Po raz pierwszy liczba podróżnych odprawionych w Katowice Airport przekroczyła 3 mln.
Port lotniczy w Pyrzowicach podsumował rok 2015.
- Także pod względem inwestycji zeszły rok był najważniejszym w historii portu - ocenił na konferencji prasowej 28 stycznia Artur Tomasik, prezes Górnośląskiego Towarzystwa Lotniczego.
Wśród tych inwestycji pierwsze miejsce zajmuje oddana w zeszłym roku do użytku nowa droga startowa. Ma aż 3,2 km długości. Dzięki niej już od lipca z lotniska w Pyrzowicach będzie startował np. szerokokadłubowy samolot, wykonujący bez międzylądowania czarterowe loty na Dominikanę. Wcześniej największe samoloty pasażerskie mogły stąd latać tylko wtedy, jeśli nie były w pełni obciążone paliwem.
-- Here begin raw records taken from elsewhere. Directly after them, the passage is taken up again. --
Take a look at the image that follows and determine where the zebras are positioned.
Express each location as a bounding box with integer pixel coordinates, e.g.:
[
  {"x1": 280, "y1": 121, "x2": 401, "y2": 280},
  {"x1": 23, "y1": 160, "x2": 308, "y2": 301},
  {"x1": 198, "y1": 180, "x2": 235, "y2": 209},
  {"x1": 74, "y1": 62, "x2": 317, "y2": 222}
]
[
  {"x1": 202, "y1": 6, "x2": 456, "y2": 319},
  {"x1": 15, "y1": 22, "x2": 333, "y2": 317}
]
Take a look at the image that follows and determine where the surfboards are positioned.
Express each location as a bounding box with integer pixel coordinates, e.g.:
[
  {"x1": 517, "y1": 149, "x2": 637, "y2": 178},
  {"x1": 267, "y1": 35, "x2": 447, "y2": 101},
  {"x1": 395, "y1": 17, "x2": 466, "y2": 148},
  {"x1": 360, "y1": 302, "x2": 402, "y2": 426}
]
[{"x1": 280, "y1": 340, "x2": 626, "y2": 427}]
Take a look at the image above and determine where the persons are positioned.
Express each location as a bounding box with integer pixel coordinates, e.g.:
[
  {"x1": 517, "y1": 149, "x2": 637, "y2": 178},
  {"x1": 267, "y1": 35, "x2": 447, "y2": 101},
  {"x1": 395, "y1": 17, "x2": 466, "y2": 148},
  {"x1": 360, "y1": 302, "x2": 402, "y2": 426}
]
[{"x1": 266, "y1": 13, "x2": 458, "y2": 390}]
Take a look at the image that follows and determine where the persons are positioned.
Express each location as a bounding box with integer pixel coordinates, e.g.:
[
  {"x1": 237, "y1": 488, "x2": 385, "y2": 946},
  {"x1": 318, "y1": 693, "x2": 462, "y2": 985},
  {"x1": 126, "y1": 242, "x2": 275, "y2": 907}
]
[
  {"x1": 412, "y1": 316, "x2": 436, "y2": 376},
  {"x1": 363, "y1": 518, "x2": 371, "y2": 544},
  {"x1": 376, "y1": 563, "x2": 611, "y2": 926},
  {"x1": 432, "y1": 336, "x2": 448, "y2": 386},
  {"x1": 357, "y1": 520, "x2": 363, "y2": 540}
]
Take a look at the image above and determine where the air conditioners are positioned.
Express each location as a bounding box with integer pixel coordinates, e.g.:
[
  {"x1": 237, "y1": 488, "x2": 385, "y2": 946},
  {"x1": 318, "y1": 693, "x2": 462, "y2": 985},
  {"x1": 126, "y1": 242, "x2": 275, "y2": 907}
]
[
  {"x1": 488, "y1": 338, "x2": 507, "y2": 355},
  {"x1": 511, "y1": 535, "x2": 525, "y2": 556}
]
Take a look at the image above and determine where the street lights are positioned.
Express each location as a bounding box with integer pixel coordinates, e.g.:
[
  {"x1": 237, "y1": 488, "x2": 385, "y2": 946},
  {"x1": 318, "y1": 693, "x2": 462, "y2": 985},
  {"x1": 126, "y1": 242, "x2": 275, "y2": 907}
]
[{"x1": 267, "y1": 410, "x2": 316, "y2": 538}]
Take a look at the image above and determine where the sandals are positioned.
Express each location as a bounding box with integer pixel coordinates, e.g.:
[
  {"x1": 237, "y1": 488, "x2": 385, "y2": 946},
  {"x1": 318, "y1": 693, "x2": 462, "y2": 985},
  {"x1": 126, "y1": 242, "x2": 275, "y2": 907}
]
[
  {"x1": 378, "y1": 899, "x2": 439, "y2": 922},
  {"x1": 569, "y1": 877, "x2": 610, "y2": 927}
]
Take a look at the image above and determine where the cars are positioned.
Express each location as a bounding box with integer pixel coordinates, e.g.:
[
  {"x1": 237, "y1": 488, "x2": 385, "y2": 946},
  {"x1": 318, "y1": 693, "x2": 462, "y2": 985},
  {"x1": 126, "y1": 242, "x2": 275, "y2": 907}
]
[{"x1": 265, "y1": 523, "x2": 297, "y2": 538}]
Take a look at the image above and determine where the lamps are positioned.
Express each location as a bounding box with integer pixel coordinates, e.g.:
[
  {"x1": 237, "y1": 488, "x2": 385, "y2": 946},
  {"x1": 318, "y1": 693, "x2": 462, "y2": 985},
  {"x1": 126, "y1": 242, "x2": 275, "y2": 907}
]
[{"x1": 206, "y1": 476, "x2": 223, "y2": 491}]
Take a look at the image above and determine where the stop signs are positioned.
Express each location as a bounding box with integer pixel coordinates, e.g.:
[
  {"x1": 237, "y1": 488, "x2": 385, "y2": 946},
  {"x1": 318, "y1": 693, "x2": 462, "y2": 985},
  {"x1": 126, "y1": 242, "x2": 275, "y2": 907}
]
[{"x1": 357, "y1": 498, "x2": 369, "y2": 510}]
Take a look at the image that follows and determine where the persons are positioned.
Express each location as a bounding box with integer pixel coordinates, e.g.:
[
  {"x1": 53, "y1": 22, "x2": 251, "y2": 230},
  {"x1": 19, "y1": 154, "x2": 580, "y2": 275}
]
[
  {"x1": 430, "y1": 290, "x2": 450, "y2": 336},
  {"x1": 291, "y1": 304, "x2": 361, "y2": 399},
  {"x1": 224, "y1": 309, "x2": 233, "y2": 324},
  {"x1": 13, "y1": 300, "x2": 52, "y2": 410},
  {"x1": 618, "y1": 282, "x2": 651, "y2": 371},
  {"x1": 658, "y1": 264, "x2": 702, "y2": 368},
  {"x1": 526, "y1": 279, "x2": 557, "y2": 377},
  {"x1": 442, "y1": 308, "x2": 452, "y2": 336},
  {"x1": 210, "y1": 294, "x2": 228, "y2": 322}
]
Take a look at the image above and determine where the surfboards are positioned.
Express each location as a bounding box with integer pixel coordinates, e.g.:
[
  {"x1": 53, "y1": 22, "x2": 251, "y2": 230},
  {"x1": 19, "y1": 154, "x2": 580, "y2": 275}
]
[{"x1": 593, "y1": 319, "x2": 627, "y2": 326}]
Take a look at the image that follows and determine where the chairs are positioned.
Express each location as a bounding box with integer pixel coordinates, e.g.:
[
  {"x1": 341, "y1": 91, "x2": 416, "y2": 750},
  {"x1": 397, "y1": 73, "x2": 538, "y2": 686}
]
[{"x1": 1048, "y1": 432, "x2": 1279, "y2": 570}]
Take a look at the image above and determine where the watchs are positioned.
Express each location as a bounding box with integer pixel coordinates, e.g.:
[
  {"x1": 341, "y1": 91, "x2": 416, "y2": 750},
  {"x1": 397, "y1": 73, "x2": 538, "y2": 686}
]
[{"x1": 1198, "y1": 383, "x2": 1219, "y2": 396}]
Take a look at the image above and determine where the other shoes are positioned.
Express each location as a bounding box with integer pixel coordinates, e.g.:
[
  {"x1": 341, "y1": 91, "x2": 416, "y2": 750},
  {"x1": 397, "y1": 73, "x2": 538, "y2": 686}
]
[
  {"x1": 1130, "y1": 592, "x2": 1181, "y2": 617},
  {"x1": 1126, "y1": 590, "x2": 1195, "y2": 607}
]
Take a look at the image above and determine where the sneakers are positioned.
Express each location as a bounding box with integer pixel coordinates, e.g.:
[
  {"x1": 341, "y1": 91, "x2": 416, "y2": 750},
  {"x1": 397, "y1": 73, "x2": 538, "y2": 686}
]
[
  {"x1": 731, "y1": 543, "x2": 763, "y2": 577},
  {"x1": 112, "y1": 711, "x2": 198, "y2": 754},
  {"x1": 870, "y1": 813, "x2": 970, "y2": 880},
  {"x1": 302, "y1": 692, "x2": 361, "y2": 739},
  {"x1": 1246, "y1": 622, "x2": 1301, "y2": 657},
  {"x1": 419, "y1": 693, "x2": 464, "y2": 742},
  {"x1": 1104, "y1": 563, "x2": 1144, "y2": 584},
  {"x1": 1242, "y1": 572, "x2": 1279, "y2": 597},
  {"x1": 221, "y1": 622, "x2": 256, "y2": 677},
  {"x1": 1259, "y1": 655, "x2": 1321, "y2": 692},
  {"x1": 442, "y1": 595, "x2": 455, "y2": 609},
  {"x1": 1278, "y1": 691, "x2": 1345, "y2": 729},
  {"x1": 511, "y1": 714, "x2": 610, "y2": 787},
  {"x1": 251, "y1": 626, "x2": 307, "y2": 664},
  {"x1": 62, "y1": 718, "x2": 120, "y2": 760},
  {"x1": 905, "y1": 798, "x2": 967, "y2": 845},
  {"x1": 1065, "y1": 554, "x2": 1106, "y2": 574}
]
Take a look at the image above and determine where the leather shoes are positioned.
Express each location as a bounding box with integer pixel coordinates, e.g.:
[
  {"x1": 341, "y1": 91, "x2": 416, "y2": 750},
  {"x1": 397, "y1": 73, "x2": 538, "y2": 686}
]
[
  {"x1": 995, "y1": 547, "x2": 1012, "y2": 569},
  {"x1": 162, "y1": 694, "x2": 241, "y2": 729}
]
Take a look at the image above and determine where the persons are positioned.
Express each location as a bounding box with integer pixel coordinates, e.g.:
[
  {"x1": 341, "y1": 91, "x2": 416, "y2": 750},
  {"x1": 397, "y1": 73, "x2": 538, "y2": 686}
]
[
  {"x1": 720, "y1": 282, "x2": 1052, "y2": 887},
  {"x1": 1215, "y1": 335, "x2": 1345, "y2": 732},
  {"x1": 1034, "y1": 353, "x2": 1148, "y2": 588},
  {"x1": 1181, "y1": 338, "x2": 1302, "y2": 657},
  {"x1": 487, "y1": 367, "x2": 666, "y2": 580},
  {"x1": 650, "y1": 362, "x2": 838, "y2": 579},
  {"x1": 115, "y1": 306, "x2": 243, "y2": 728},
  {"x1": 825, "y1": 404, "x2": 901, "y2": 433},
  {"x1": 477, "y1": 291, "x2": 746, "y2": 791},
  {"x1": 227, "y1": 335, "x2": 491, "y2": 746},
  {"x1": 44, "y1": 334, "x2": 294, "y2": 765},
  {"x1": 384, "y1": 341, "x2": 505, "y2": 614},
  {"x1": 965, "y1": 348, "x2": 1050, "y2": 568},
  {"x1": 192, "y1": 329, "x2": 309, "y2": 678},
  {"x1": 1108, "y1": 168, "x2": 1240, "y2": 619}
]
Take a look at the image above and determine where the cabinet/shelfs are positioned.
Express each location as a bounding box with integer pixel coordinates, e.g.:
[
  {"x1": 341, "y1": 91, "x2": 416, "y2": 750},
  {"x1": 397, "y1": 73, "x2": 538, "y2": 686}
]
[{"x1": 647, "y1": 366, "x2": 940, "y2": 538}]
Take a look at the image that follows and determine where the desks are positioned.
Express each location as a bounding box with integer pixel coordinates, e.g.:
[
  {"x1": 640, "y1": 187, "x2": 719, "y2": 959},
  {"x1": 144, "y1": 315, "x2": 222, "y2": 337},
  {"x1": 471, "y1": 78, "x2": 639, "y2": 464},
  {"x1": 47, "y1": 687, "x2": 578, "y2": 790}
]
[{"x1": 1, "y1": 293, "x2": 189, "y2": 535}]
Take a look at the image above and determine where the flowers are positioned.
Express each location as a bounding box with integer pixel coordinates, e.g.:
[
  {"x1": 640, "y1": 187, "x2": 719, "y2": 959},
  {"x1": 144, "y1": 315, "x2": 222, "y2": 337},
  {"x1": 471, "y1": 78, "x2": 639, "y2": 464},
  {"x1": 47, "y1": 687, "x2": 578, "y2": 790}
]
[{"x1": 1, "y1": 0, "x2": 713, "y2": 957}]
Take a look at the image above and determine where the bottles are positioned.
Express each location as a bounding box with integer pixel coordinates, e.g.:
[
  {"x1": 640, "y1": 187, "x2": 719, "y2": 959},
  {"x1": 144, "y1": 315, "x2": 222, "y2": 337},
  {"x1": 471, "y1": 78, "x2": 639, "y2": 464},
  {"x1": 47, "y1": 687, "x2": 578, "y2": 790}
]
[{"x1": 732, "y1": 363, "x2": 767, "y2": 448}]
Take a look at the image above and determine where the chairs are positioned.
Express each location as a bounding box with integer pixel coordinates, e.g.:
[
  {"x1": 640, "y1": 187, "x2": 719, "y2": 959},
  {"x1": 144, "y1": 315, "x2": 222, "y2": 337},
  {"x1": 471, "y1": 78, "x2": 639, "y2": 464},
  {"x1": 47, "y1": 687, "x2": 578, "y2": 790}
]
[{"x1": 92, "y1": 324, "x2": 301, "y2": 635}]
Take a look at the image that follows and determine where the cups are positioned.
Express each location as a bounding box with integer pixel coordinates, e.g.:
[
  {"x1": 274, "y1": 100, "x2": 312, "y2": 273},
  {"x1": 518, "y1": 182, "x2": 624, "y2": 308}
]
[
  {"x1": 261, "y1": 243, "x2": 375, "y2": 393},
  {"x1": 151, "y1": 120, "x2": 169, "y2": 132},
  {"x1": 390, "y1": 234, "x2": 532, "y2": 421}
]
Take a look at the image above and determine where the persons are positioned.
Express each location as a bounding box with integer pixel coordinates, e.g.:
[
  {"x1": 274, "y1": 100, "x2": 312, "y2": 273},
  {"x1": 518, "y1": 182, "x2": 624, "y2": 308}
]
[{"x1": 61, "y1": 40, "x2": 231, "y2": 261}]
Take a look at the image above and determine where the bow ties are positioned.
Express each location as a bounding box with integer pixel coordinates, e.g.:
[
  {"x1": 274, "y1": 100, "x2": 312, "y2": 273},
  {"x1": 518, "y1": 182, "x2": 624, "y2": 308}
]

Katowickie lotnisko zyskało też w zeszłym roku nowy terminal przylotowy, drogi kołowania, płytę postojową dla samolotów cargo i płytę do ich odladzania. Mogą z niej jednocześnie korzystać dwa mniejsze samoloty lub jeden wielki.
W przyszłym roku Katowice Airport ma nadzieję na odprawienie 3,3 mln pasażerów. W planie jest dostosowanie infrastruktury lotniska do kategorii II operacji lotniczych. Po jej wprowadzeniu samoloty będą mogły tu lądować i kołować w dwukrotnie gorszych warunkach atmosferycznych. Obecnie jest to możliwe gdy pułap chmur jest nie niżej niż 60 metrów, a widzialność wzdłuż drogi startowej jest nie mniejsza niż 550 metrów. Po wprowadzeniu II kategorii samoloty będą mogły tu lądować przy pułapie chmur zaledwie 30 metrów i widzialności 350 metrów.
Wśród inwestycji, które zakończą w kolejnych latach, jest m.in. budowa przy lotnisku hotelu (ma zostać otwarty w 2019 roku) oraz nowej wieży kontroli lotów. Budowa tej ostatniej zacznie się jesienią. Wieża będzie miała 46 metrów wysokości. - To odpowiada 16 kondygnacjom. To będzie najwyższa wieża kontroli lotów w Polsce, będzie wizytówką nie tylko naszego portu, ale i Śląska - uważa prezes Tomasik. - Będzie doskonale widoczna m.in. z drogi S1. Dla porównania, obecna wieża jest o połowę niższa, ma 23 metry - dodaje.
Nowa wieża ma być gotowa w 2018 roku.